Passage:
*** Begin section ***


    • Filippo
      Posted September 15, 2019 at 6:11 pm | Permalink

      “But I wonder how much a change in policy at Williams would make – how much a $70K/year school . . . .”

      Makes me wonder if I am somehow cheating such universities/colleges out of tuition money by reading on my own books on course syllabi. (The spell check doesn’t like my plural of “syllabus.” But it likes “syllabuses.”)

  4. Peter
    Posted September 15, 2019 at 1:09 pm | Permalink

    Gerrard wrote in Bloomberg Opinion:
    “Over 50 colleges and universities, including Princeton and the Citadel, had already adopted the mainstream liberal principles, protecting both speakers and protesters.”

    What is “the Citadel”?

    • Historian
      Posted September 15, 2019 at 1:53 pm | Permalink

      The Citadel is a military college in South Carolina.

  5. Steve Gerrard
    Posted September 15, 2019 at 1:24 pm | Permalink

    I would like this guy even more if he spelled his first name with a ‘ph’ instead of the ‘v’.

    Since he is a professor of philosophy, he can be forgiven for being a bit “long on philosophy” I would think. It’s what he does!

    “The comfort college’s acolytes make the figurative fallacy literal. It is the arguer’s genes that determine truth and validity, not facts or reason. That is why, in the comfort college, testimony has come to substitute for rational argument.”

    The argument against facts and reason, that they are just “one way” of looking at things, reminds me of the same ploy being used in discussions of evolution and other science topics.

    Facts and reason are the foundation of science, not just “one way” of looking at it. It is only because of that foundation that science is so broadly accepted across different cultures and societies around the world.

    • ThyroidPlanet
      Posted September 15, 2019 at 1:39 pm | Permalink

      I knew I read that name here….

    • Filippo
      Posted September 15, 2019 at 6:15 pm | Permalink

      “Facts and reason are the foundation of science, not just “one way” of looking at it.”

      I’m reminded of an Edward Snowden interview, when he said, “We live in a time when people care more about “feels” than facts.”

    • TJR
      Posted September 16, 2019 at 6:00 am | Permalink

      You must know plenty about real hate speech now that you are managing Glasgow Rangers!

      What? That’s yet another Steven Gerrard?

*** End section ***

Study material:
*** Begin section ***

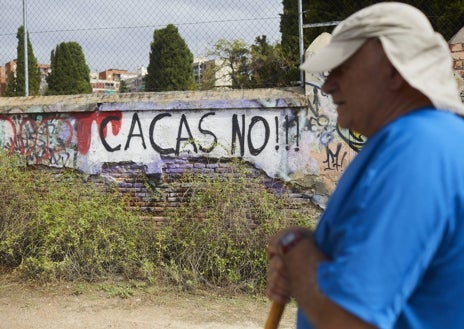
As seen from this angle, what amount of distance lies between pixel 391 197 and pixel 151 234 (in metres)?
4.83

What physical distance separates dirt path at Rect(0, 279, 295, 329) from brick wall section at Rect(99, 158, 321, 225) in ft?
3.80

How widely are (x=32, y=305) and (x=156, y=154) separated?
2167 mm

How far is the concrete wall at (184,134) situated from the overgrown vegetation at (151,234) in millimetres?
375

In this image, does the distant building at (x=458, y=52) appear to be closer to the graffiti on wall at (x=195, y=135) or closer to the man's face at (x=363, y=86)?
the graffiti on wall at (x=195, y=135)

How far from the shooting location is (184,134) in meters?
6.14

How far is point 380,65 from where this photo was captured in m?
1.16

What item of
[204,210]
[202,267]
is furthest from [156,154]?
[202,267]

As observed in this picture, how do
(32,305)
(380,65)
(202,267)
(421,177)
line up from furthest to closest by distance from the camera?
(202,267) → (32,305) → (380,65) → (421,177)

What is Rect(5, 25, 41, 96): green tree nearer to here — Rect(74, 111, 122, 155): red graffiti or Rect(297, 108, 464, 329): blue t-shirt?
Rect(74, 111, 122, 155): red graffiti

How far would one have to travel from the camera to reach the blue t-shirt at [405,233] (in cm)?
99

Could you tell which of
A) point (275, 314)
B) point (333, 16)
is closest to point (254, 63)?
point (333, 16)

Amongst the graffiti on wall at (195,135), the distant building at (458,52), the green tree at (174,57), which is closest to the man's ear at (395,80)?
the graffiti on wall at (195,135)

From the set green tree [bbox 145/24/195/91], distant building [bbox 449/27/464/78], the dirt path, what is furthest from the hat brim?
green tree [bbox 145/24/195/91]

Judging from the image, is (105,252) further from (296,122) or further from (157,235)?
(296,122)
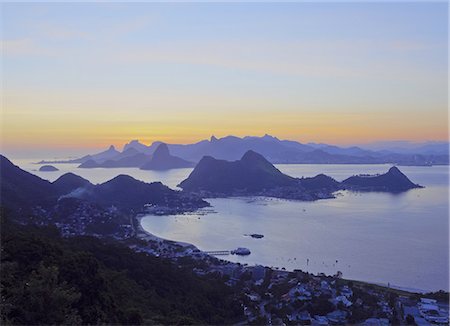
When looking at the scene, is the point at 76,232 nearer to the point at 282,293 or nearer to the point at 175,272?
the point at 175,272

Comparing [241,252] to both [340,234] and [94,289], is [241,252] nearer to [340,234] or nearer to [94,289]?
[340,234]

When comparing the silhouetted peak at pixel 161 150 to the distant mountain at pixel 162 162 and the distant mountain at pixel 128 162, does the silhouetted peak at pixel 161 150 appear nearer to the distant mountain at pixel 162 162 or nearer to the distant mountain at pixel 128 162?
the distant mountain at pixel 162 162

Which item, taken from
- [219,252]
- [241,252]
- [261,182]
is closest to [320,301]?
[241,252]

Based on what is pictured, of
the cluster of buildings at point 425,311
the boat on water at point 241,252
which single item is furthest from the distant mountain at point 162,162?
the cluster of buildings at point 425,311

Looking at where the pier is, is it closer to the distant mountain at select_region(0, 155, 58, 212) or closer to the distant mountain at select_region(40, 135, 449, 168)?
the distant mountain at select_region(0, 155, 58, 212)

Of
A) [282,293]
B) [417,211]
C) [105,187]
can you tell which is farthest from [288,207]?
[282,293]

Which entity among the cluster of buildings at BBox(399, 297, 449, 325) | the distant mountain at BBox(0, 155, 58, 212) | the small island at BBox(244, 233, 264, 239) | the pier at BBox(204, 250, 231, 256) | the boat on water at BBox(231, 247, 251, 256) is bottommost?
the small island at BBox(244, 233, 264, 239)

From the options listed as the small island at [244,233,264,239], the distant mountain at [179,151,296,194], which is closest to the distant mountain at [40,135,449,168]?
the distant mountain at [179,151,296,194]
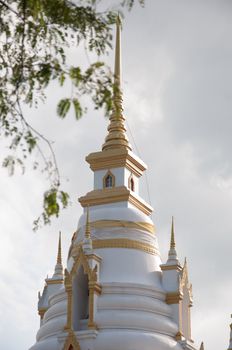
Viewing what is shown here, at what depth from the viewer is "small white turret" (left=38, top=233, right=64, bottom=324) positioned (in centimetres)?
4284

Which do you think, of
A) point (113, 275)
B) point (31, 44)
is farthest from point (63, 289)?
point (31, 44)

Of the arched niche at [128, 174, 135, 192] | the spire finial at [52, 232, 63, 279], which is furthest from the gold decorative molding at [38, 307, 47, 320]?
the arched niche at [128, 174, 135, 192]

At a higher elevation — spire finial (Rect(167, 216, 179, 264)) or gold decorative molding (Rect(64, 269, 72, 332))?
spire finial (Rect(167, 216, 179, 264))

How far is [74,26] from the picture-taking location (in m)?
15.0

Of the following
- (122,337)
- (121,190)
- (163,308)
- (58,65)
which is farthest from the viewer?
(121,190)

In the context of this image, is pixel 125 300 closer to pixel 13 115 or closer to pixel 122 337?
pixel 122 337

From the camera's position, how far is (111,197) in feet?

*** End section ***

What to work on:
a) Check each statement against the comment thread. For each, answer yes or no and quote the words that decide it. (i) The Citadel is described as a military college in South Carolina. (ii) The spell check accepted "syllabi" as the plural. (iii) Peter's comment was posted at 1:24 pm.
b) In the comment thread, what does Steve Gerrard say facts and reason are the foundation of?
c) Resume the comment thread after its final line.
The entries have nothing to do with the comment thread.

Responses by item number:
a)
(i) Yes: "The Citadel is a military college in South Carolina."
(ii) No: "The spell check doesn’t like my plural of “syllabus.” But it likes “syllabuses.”"
(iii) No: "Posted September 15, 2019 at 1:09 pm"

b) Science.

c)
  6. J Cook
    Posted September 15, 2019 at 1:39 pm | Permalink

    Howinhell did all this happen?

  7. Jon Gallant
    Posted September 15, 2019 at 5:56 pm | Permalink

    “In this way, the university has validated and elevated positivistic, White Eurocentric knowledge over non-White, Indigenous, and non-European knowledges.” The authors of this article no doubt travel to their meetings of the Modern Language Association by Indigenous non-European means of transportation, such as running all the way, dugout canoe, or camel caravan. And it would be charming to learn whether their preferred treatment for their own medical complaints is the medicine wheel, reindeer entrails, burning sacred herbs in a bowl, or Vodou.

    • Deodand
      Posted September 16, 2019 at 3:19 am | Permalink

      When I see language like that I always think of the Alternative Medicine peddler claiming that their ‘cure all’ cannot be tested because it uses ‘means unknown’ to ‘Western Science’.

      Or indeed the 19th C excuse that Females and Non-Whites lacked the mental stamina to do well in the sciences.

    • Sastra
      Posted September 16, 2019 at 8:40 am | Permalink

      My guess is that there are plenty indigenous non European people of color who would think the claim that “knowledge generation, research, and social and material sciences … with its “experts” and its privileging of particular forms of knowledge over others (e.g., written over oral, history over memory, rationalism over wisdom)” is outside of the jurisdiction of their emotional, self-focused, primitive approach to the world is a pretty damn colonialist claim — not to mention insulting.